Jack Gotta

Profile
- Positions: Wide receiver, Defensive back

Personal information
- Born: November 14, 1929 Ironwood, Michigan, U.S.
- Died: June 29, 2013 (aged 83) Calgary, Alberta, Canada
- Listed height: 6 ft 4 in (1.93 m)
- Listed weight: 220 lb (100 kg)

Career information
- College: Oregon State

Career history

Playing
- 1956–1959: Calgary Stampeders
- 1960–1964: Saskatchewan Roughriders
- 1964: Montreal Alouettes

Coaching
- 1970–1973: Ottawa Rough Riders
- 1974: Birmingham Americans (WFL)
- 1977–1979: Calgary Stampeders
- 1982–1983: Calgary Stampeders
- 1985–1986: Saskatchewan Roughriders

Operations
- 1974: Birmingham Americans (WFL)
- 1975: Birmingham Vulcans (WFL)
- 1977–1983: Calgary Stampeders

Awards and highlights
- 3× CFL West All-Star (1957, 1958, 1961); 3× Annis Stukus Trophy (1972, 1973, 1978); 2× Grey Cup champion (1966, 1973); World Bowl champion (1974);

Head coaching record
- Regular season: CFL: 83–82–5 (.503) WFL: 15–5 (.750)
- Postseason: CFL: 6–5 (.545) WFL: 2–0 (1.000)
- Career: CFL: 89–87–5 (.506) WFL: 17–5 (.773)

= Jack Gotta =

American and Canadian football player (1929–2013)

Jack "Jocko" Gotta (November 14, 1929 – June 29, 2013) was an American-born Canadian professional football player, coach, and general manager.

Gotta played tight end at Oregon State in 1952 and Hamilton Air Force Base from 1954 to 1956. He signed with the Cleveland Browns in 1956, but was cut and played with the Calgary Stampeders of the Canadian Football League (CFL) from 1957 to 1959. In 1960 he signed with the Saskatchewan Roughriders. He sometimes played corner linebacker and safety due to injuries on defense. During the 1964 season he was cut by Saskatchewan and signed by the Montreal Alouettes.

In 1965 he rejoined the Roughriders as an assistant coach. He resigned after the 1967 season and joined the Ottawa Rough Riders coaching staff. In 1970 he replaced the retiring Frank Clair as head coach. The team went from first to last place, however the team made the playoffs every year afterwards. He had a 30–26 record in his four seasons as Ottawa's head coach, winning the Grey Cup in 1973 and the Annis Stukus Trophy in 1972 and 1973.

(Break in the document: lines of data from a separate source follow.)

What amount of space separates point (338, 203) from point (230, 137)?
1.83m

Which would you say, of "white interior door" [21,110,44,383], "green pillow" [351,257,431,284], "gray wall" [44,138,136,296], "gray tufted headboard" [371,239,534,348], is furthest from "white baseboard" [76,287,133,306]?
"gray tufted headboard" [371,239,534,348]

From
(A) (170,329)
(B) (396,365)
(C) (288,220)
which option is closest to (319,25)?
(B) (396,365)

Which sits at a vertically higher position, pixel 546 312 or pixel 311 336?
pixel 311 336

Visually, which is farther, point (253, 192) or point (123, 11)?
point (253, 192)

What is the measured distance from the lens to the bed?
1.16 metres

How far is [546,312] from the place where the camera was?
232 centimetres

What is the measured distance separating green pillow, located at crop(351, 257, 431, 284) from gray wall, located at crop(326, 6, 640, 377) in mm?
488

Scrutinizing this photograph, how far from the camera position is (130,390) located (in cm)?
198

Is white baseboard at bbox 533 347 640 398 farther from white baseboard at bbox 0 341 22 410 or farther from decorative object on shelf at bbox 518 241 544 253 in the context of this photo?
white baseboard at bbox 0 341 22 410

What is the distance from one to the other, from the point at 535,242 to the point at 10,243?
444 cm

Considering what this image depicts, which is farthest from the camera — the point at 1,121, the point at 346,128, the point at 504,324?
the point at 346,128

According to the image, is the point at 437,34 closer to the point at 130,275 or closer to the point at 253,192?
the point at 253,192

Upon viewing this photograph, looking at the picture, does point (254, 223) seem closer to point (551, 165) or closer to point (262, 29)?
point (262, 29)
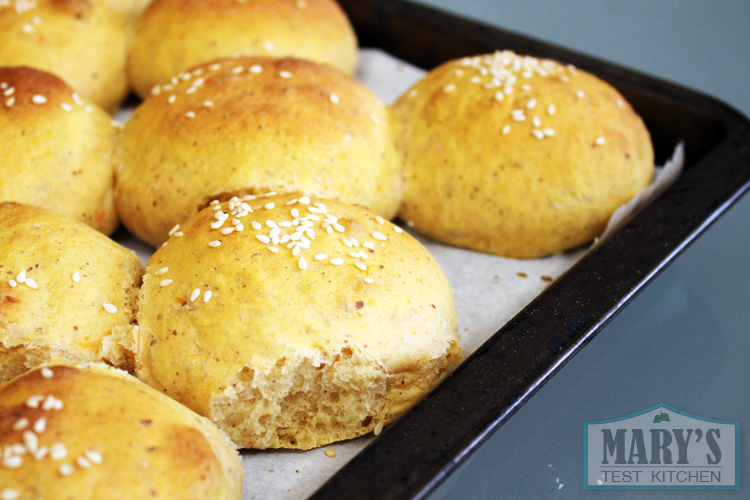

In 1974, he jumped to the World Football League's Birmingham Americans as head coach and general manager. The Americans, led by George Mira, Charley Harraway, and Dennis Homan, finished with a 15–5 record and won the only WFL World Bowl at Birmingham's Legion Field, defeating the Florida Blazers 22–21.

In 1975 the Americans folded, new ownership was brought in and the team renamed themselves the Vulcans. Gotta stayed on as General Manager only. The team had a league best 9–3 record when the WFL folded. He returned to the CFL in 1977 as head coach/general manager of the Calgary Stampeders. He retired as coach after four seasons, but remained on as GM.

When Jerry Williams resigned as head coach after the 1981 CFL season, he returned to the sidelines. He remained in Calgary until 1983, when he was fired after missing the playoffs.

In total of two stints with Calgary, he finished with a 42–34–4 record and won Coach of the Year in 1978 to become the first coach to win the honor three times; he was later passed by Don Matthews.

In 1984 he joined the CFL on CTV as a commentator. He left the network to become head coach of the Saskatchewan Roughriders in 1985. In two seasons with the Green Riders he had an 11–22–1 record,

==Personal life==
Gotta was married to his wife Joni for over 50 years and had four children. In the last few years of his life, Gotta suffered from Alzheimer's disease. A naturalized resident of Canada, Gotta was noted in his obituary as having loved the city of Calgary and its people.

Gotta died on June 29, 2013, in Calgary.